Les dispositions par lesquelles le tribunal judiciaire de Draguignan a
— dit que M. [H] pourra se libérer de cette somme en 24 mensualités, les 23 premières d’un montant de 1 083 euros et la 24ème d’un montant de 1 091 euros,
— dit que les échéances seront payables le 5 de chaque mois, et la première le 5 avril 2021,
— dit qu’à défaut du règlement d’une seule mensualité, la totalité du solde sera immédiatement exigible,
n’ont pas été déférées à la cour par cet appel principal.
En l’état de ses dernières écritures, la Société générale venant aux droits de la SA SMC demande la « confirmation en toutes ses dispositions du jugement rendu le 11 mars 2021 par le tribunal judiciaire de Draguignan ».
Aucun appel incident ne permet donc de remettre en cause les délais de paiement ainsi accordés.
Sur les frais du procès
L’équité commande de condamner M. [H] qui succombe en son appel au paiement d’une somme de 2 000 euros sur le fondement de l’article 700 du code de procédure civile.
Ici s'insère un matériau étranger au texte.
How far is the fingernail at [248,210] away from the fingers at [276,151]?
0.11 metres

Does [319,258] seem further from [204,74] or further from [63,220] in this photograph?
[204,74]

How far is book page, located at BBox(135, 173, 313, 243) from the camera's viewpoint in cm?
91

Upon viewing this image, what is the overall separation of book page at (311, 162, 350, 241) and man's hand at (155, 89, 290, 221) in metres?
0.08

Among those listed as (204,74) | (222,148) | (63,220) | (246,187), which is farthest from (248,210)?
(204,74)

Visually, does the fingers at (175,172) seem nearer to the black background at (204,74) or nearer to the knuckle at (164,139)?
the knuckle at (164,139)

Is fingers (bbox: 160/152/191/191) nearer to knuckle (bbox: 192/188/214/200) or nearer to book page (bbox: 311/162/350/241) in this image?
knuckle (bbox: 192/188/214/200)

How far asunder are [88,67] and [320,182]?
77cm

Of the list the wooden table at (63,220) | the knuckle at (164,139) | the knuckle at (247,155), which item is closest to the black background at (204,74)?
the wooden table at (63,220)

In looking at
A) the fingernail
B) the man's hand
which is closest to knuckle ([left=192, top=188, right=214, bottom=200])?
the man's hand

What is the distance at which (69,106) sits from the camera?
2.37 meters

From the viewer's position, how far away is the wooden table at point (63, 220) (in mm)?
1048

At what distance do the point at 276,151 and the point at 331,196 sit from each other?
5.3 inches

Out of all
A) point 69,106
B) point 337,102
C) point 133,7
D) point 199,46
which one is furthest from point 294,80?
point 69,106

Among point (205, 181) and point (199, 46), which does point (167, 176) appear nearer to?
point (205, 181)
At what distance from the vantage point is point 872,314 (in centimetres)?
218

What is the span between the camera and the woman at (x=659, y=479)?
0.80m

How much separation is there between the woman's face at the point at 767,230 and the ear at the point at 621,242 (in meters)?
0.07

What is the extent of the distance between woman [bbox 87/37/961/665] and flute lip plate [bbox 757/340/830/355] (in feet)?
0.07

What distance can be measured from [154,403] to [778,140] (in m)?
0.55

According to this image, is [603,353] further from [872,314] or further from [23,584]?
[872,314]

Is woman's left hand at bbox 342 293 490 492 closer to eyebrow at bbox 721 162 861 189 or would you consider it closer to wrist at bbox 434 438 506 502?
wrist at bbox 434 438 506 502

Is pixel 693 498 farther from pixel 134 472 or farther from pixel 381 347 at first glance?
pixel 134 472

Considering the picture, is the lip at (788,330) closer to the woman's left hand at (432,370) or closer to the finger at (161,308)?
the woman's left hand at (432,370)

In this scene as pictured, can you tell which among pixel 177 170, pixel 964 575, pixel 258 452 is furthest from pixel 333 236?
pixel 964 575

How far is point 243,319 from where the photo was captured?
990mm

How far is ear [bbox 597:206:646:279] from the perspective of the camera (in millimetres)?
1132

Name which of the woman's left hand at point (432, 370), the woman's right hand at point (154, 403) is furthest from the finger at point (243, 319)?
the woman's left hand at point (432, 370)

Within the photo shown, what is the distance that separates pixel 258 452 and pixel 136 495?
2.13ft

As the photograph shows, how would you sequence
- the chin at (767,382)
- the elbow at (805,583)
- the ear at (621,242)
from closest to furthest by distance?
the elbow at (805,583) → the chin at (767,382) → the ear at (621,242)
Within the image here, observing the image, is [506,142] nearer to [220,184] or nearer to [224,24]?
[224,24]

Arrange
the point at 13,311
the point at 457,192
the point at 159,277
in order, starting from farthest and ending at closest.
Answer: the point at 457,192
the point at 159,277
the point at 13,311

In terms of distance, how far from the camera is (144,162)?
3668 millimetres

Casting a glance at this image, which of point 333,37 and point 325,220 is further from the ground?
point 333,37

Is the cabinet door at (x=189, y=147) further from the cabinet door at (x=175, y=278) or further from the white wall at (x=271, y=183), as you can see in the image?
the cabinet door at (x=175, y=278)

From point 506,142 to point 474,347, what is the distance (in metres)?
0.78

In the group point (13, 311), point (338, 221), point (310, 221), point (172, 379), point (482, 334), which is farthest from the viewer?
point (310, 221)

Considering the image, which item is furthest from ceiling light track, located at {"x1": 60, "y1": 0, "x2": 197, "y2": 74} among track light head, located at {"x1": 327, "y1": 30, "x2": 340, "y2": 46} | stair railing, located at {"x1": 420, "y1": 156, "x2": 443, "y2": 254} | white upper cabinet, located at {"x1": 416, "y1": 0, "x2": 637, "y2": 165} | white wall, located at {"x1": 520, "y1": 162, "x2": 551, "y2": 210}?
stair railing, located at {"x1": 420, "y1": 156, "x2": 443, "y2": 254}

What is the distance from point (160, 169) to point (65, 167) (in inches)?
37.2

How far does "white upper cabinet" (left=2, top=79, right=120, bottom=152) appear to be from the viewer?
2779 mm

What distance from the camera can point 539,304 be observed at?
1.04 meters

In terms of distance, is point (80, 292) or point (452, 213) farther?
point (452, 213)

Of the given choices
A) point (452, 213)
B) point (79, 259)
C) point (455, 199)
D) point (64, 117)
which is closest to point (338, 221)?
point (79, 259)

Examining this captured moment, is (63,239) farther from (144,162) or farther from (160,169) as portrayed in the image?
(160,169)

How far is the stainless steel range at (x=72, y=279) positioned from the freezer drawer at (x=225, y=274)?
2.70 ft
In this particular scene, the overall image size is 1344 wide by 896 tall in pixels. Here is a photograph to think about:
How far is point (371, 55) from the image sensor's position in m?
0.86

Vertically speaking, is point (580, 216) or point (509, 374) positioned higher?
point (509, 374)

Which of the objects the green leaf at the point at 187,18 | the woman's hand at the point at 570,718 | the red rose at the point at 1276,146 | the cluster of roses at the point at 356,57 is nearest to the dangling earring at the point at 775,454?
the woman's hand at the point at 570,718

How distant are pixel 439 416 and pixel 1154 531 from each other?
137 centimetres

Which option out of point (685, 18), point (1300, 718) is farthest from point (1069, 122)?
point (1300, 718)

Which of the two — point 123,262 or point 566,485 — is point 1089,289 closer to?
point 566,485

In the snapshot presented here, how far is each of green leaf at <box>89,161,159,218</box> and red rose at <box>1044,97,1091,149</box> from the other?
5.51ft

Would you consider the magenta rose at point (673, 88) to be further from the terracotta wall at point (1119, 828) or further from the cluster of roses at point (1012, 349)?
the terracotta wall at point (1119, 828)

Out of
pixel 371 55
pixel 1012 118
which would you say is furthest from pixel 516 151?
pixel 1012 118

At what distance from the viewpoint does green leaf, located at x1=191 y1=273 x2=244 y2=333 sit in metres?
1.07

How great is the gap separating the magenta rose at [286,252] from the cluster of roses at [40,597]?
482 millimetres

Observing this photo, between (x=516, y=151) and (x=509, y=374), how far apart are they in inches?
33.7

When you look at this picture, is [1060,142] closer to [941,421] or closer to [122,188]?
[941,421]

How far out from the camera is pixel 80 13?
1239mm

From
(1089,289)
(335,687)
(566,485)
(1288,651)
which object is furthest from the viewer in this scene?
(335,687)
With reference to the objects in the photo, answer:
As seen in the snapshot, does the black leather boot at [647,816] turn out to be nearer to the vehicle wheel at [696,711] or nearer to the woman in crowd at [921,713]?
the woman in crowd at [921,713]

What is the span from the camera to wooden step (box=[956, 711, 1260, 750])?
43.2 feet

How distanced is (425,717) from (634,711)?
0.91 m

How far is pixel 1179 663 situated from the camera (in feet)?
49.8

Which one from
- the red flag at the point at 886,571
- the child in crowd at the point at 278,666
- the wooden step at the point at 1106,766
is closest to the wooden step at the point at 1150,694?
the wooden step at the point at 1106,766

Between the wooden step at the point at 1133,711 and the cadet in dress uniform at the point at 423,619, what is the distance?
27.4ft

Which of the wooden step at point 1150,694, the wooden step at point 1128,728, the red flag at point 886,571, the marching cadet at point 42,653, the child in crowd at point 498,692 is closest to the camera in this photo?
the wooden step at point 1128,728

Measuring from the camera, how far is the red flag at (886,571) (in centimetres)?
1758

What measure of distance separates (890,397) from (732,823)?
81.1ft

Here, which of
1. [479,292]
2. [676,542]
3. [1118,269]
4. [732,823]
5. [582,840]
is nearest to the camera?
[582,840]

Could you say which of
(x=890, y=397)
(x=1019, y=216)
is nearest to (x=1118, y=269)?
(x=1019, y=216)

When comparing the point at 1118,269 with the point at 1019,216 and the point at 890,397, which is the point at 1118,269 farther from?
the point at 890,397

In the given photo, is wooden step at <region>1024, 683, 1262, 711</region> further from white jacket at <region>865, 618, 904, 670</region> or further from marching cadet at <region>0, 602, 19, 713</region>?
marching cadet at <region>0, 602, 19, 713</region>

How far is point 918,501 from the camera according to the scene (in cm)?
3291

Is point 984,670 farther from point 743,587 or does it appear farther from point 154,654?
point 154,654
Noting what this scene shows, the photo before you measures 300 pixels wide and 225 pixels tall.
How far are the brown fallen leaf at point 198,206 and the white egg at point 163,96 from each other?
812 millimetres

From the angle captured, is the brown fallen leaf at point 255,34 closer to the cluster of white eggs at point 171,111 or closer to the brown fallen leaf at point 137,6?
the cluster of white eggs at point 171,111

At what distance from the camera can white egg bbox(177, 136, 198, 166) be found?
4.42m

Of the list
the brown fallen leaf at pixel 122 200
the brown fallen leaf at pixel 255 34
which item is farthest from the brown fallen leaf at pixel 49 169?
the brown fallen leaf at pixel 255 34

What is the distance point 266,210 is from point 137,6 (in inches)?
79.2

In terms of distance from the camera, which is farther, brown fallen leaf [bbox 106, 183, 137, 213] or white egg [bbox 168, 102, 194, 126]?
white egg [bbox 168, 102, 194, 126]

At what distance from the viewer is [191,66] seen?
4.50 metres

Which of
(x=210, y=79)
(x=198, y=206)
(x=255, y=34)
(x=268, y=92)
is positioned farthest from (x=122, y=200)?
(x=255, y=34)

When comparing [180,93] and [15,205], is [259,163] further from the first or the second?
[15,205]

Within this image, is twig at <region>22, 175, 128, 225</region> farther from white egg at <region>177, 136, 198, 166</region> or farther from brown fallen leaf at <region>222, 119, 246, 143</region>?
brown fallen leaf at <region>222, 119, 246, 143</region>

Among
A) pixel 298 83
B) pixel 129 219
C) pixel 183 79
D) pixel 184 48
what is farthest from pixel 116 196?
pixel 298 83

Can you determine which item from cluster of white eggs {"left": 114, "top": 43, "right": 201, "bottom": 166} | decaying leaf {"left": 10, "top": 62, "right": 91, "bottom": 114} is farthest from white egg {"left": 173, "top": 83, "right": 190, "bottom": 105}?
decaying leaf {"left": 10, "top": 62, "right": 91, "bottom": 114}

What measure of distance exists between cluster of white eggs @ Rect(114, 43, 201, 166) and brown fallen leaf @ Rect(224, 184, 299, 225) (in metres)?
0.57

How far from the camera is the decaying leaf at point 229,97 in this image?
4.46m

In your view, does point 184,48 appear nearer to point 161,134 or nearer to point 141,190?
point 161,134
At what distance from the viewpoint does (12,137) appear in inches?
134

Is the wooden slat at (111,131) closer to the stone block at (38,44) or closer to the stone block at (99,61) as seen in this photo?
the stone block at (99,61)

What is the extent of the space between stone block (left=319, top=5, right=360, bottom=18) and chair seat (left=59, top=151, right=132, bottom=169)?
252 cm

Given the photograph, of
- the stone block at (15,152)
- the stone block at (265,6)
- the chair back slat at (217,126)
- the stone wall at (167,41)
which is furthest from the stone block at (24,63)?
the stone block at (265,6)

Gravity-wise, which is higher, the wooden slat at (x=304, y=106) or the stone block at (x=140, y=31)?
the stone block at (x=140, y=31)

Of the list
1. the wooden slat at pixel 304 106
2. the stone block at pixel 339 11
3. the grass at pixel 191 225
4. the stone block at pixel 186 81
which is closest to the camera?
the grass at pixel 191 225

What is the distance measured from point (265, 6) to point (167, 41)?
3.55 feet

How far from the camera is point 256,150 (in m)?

Les dépens de l’instance lui incombent en application de l’article 696 du code de procédure civile.
PAR CES MOTIFS
La cour
Dit la demande de révocation de l’ordonnance de clôture du 8 avril 2025 sans objet ;
Reçoit l’intervention volontaire de la SA Société générale venant aux droits de la SA Société marseillaise de crédit ;
Confirme le jugement en toutes ses dispositions soumises à la cour, sauf à dire que la SA Société générale vient aux droits de la SA Société marseillaise de crédit ;
Y ajoutant,
Condamne M. [C] [H] à payer à la SA Société générale venant aux droits de la SA Société marseillaise de crédit une somme de 2 000 euros sur le fondement de l’article 700 du code de procédure civile ;
Condamne M. [C] [H] aux dépens d’appel.